→ **Your objective**
Print every one of the records below verbatim, keeping their original order.

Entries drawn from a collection
§
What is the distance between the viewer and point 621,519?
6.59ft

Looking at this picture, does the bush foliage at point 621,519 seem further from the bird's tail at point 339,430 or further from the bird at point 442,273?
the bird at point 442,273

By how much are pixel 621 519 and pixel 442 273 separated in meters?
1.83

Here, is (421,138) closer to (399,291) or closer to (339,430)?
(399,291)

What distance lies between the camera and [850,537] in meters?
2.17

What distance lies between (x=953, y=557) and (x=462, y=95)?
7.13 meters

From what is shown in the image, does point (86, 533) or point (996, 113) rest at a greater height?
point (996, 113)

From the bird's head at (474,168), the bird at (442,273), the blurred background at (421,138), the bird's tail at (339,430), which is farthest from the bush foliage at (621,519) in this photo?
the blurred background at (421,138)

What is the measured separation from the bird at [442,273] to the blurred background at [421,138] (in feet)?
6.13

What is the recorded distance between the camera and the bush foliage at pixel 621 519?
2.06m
§
→ **The solution**
What is the distance between the viewer and point 621,519?
6.59ft

Looking at this picture, does the bush foliage at point 621,519 seem further from the bird's tail at point 339,430 or further from the bird at point 442,273?
the bird at point 442,273

By how much are pixel 621 519 and pixel 442 273 separated in meters?
1.83

Here, is (421,138) closer to (399,291) or closer to (339,430)?
(399,291)

What distance lies between the camera and [850,537] in meters?
2.17

What distance lies between (x=953, y=557) and (x=462, y=95)?
7.13 meters

From what is shown in the image, does point (86, 533) or point (996, 113) rest at a greater height?
point (996, 113)

From the bird's head at (474,168), the bird at (442,273), the blurred background at (421,138), the bird's tail at (339,430), which is farthest from the bush foliage at (621,519) in this photo?
the blurred background at (421,138)

What is the measured separation from the bird at [442,273] to the blurred background at [421,138] (in feet)?
6.13

What is the recorded distance between the camera and the bush foliage at pixel 621 519?
2.06m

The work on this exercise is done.